_Given request:_ Every record should be written out exactly, please.

Part of a data file:
▶

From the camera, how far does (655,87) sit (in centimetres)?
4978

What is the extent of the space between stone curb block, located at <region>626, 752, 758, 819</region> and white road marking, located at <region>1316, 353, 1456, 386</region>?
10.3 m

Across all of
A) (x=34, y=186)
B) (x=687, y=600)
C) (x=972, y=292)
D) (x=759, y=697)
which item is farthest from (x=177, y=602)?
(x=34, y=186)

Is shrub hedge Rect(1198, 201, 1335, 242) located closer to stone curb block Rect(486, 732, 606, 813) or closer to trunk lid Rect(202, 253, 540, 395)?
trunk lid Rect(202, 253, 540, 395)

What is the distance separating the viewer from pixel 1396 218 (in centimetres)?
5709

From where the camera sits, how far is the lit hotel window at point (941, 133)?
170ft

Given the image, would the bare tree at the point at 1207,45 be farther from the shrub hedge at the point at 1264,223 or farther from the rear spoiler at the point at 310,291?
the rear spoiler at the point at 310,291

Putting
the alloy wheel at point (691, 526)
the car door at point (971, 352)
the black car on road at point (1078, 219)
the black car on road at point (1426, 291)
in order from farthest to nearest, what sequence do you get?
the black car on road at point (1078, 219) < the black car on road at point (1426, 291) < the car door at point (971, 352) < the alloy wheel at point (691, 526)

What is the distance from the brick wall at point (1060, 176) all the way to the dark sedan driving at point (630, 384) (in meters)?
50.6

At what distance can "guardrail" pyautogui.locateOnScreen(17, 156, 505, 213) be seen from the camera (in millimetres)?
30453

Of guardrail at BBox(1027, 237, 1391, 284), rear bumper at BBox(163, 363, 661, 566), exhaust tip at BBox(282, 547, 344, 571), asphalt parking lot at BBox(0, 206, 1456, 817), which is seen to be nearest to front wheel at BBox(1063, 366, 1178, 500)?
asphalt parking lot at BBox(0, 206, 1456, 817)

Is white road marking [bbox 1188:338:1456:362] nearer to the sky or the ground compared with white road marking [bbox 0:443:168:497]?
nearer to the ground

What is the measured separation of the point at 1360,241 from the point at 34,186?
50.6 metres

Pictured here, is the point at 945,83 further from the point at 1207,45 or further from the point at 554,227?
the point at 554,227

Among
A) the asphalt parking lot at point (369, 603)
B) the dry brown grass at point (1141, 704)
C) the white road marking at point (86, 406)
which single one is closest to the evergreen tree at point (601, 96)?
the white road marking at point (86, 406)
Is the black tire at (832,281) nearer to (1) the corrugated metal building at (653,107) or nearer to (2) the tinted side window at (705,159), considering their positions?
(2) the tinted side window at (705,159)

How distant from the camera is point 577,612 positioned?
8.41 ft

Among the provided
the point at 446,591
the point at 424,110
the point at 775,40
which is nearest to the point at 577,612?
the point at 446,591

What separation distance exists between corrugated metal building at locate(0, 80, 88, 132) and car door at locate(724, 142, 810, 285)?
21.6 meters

◀

_Task output:_
From the camera, how far does (655,87) sit (in centimetres)?
4978

What is the extent of the space between stone curb block, located at <region>626, 752, 758, 819</region> and white road marking, located at <region>1316, 353, 1456, 386</region>?
10.3 m

Across all of
A) (x=34, y=186)
B) (x=687, y=600)
C) (x=972, y=292)
D) (x=759, y=697)
which item is farthest from (x=177, y=602)?
(x=34, y=186)

Is shrub hedge Rect(1198, 201, 1335, 242) located closer to stone curb block Rect(486, 732, 606, 813) or closer to trunk lid Rect(202, 253, 540, 395)?
trunk lid Rect(202, 253, 540, 395)

What is the distance separating the viewer from pixel 1396 218 (in centimetres)?
5709

From where the camera sits, how far is the lit hotel window at point (941, 133)?
170ft

Given the image, would the bare tree at the point at 1207,45 be farther from the shrub hedge at the point at 1264,223 or farther from the rear spoiler at the point at 310,291?
the rear spoiler at the point at 310,291

Putting
the alloy wheel at point (691, 526)
the car door at point (971, 352)
the black car on road at point (1078, 219)
the black car on road at point (1426, 291)
in order from farthest to nearest, what sequence do you get?
the black car on road at point (1078, 219) < the black car on road at point (1426, 291) < the car door at point (971, 352) < the alloy wheel at point (691, 526)

What is the distance from the brick wall at point (1060, 176) all the way to the dark sedan driving at point (630, 384) (in meters)?
50.6

At what distance can "guardrail" pyautogui.locateOnScreen(17, 156, 505, 213) be seen from the camera (in millimetres)?
30453

Of guardrail at BBox(1027, 237, 1391, 284), rear bumper at BBox(163, 363, 661, 566), exhaust tip at BBox(282, 547, 344, 571), asphalt parking lot at BBox(0, 206, 1456, 817), which is seen to be nearest to front wheel at BBox(1063, 366, 1178, 500)?
asphalt parking lot at BBox(0, 206, 1456, 817)

Is white road marking [bbox 1188:338:1456:362] nearer to the sky or the ground compared with white road marking [bbox 0:443:168:497]?
nearer to the ground

What is the measured separation of the point at 1360,241 from the point at 34,186?
50.6 metres

Pictured here, is the point at 945,83 further from the point at 1207,45 or further from the point at 554,227?
the point at 554,227

Among
A) the asphalt parking lot at point (369, 603)
B) the dry brown grass at point (1141, 704)
C) the white road marking at point (86, 406)
which single one is closest to the evergreen tree at point (601, 96)?
the white road marking at point (86, 406)
Is the black tire at (832,281) nearer to (1) the corrugated metal building at (653,107) or nearer to (2) the tinted side window at (705,159), considering their positions?
(2) the tinted side window at (705,159)

How distant from the camera is point 577,612 positioned?
8.41 ft

Among the provided
the point at 446,591
the point at 424,110
the point at 775,40
which is nearest to the point at 577,612?
the point at 446,591

What separation distance exists between corrugated metal building at locate(0, 80, 88, 132) and car door at locate(724, 142, 810, 285)?
21.6 meters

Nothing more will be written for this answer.